King County, Citing Paperwork Problems, Pulls Funding From A Program
That Cleans Up Addicts And Gets People Off The Streets
A nonprofit that passes out clean needles to heroin users and helps
tough cases turn their lives around has learned that being streetwise
can't save you from bureaucracy. On July 31, after missing some
paperwork deadlines with its county funding agency, Seattle's
16-year-old Street Outreach Services had its funding pulled and
ceased operations, laying off about 10 workers.
The organization plans to regroup and reopen, says SOS board
President Andy Ko. In the meantime, the group's two needle exchange
sites one on Capitol Hill and the other in the University District
continue to operate. Public Health of Seattle-King County, the
agency that pulled the plug on this year's SOS funding of $400,000,
has taken over the Capitol Hill site. An all-volunteeer group called
the People's Harm Reduction Alliance now runs the U-District location.
Two more SOS staffers will be lost on Aug. 31, when Clean Dreams, a
city-funded outreach program that is part of SOS but has no apparent
program problems of its own, closes in the wake of a city decision to
kill it as well an opportunistic move by the city, observers say,
to kill a grassroots program that's helping drug dealers and
prostitutes get off the streets in the city's Rainier Beach area.
The program, which started last September, is one of three street
outreach pilot programs that grew out of City Council President Nick
Licata's Civil Streets Initiative. After the health department pulled
SOS's funding for failing to meet audit deadlines, the city's Human
Services Department elected not to renew a contract that had provided
Clean Dreams with $140,000 in funding from Jan. 1 to Aug. 31, says
Eric Anderson, director of HSD's Youth Development and Achievement Division.
"The city decided to make the decision bcause we were not in good
standing with the county," says Clean Dreams Program Coordinator
Nature Carter-Gooding, who will lose her job at month's end."I don't
see why because we've meet every requirement" the program had with
the city, she adds.
Anderson doesn't dispute that, but notes that, with the county's
funding making up 70 percent of SOS's total budget, "there really is
not an agency there" to administrate Clean Dreams.

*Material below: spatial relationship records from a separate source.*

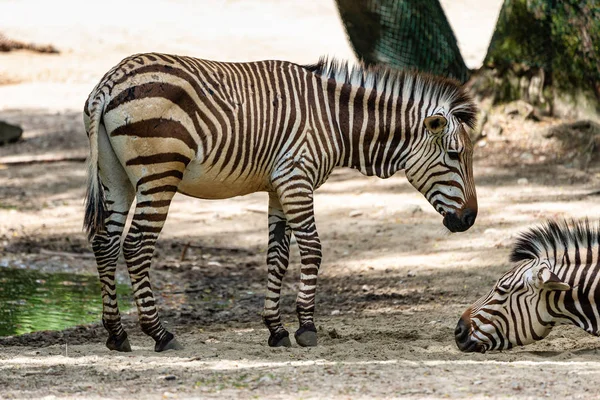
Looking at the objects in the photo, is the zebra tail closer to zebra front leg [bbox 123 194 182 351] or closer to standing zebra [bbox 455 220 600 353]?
zebra front leg [bbox 123 194 182 351]

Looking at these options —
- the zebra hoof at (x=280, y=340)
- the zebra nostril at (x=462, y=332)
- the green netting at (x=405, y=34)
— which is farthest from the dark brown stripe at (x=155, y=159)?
the green netting at (x=405, y=34)

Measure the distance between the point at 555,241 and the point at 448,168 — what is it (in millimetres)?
1149

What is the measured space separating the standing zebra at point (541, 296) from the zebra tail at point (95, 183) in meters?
→ 2.88

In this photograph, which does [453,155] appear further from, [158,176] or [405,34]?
[405,34]

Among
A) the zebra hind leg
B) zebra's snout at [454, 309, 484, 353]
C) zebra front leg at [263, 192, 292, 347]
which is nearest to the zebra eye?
zebra's snout at [454, 309, 484, 353]

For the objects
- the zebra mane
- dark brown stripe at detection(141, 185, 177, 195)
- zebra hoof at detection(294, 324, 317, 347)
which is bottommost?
zebra hoof at detection(294, 324, 317, 347)

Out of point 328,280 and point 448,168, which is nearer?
point 448,168

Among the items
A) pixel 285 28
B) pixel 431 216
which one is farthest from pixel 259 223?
pixel 285 28

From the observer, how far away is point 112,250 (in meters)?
7.20

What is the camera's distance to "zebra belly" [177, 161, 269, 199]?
7.17 meters

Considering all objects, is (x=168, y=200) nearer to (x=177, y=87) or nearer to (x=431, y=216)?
(x=177, y=87)

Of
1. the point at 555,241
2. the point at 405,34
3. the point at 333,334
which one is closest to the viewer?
the point at 555,241

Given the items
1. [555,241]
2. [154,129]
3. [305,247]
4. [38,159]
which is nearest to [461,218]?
[555,241]

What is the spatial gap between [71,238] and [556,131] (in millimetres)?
7476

Clean Dreams is
currently trying to find an agency to take the program, says Sunil
Abraham, a member of the program's community advisory board.
"We're focusing essentially on having Clean Dreams move forward
without SOS, because we're very concerned about the people who are
currently participants in the program," Abraham says. "Some would
become homeless, some would not have drug treatment and child care,
and others would have no support in their educational and vocational programs."

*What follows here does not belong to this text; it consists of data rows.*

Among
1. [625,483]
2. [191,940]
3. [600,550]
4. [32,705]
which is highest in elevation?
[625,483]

The program provides rental assistance to 22 individuals, says
Carter-Gooding says, but 14 of them currently don't have jobs and are
facing a return to the streets and their old lives. Clean Dreams is
also currently paying for four people to take drug rehab, four to get
daycare so they can take classes or look for work, and two to receive
mental health treatment.
Altogether, 54 clients will be affected. All were recruited to join
the program by word of mouth and a promise, says Carter-Gooding,
that they would get help where they are, for whatever they needed, no
barriers, no waiting. Because of their criminal backgrounds, most
Clean Dreams clients do not qualify for state assistance programs.

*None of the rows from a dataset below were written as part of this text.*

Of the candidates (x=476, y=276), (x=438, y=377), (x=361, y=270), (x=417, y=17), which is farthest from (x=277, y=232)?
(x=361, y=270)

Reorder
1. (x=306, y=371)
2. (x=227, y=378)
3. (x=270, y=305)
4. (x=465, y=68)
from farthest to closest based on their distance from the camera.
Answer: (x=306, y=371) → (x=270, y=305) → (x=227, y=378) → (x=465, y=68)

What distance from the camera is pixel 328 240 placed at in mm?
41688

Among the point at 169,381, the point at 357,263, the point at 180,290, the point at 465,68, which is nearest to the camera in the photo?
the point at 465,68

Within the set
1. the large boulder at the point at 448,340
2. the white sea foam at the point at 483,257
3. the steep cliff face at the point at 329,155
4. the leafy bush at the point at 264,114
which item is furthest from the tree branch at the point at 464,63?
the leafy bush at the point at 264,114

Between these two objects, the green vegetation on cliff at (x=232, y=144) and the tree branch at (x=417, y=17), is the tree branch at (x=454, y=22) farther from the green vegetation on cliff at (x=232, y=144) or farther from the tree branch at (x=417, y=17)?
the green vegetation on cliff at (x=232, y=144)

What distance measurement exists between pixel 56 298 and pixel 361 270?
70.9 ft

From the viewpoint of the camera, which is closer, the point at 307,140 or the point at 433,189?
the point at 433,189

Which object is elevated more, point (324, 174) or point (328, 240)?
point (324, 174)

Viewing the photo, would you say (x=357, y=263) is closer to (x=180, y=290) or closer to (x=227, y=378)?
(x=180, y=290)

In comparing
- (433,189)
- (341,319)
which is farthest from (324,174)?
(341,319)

"We've been that bridge, that beacon of hope for the young to even
have a way out," says Nature Carter-Gooding, who pulled herself off
the street six years ago. "These individuals are left with no other
alternative but to resort to their old means of survival."
Ruth Pearson could be one of them. After a 13-year stint in prison,
Pearson, 29, says Clean Dreams has helped her learn how to cope with
society and function. She's gotten a job, but still relies on the
program for rental assistance and worries about what will happen when
it closes.
"If you don't have structure, you don't have nothing," Pearson says.
"I think the program has turned my life around. It's a blessing."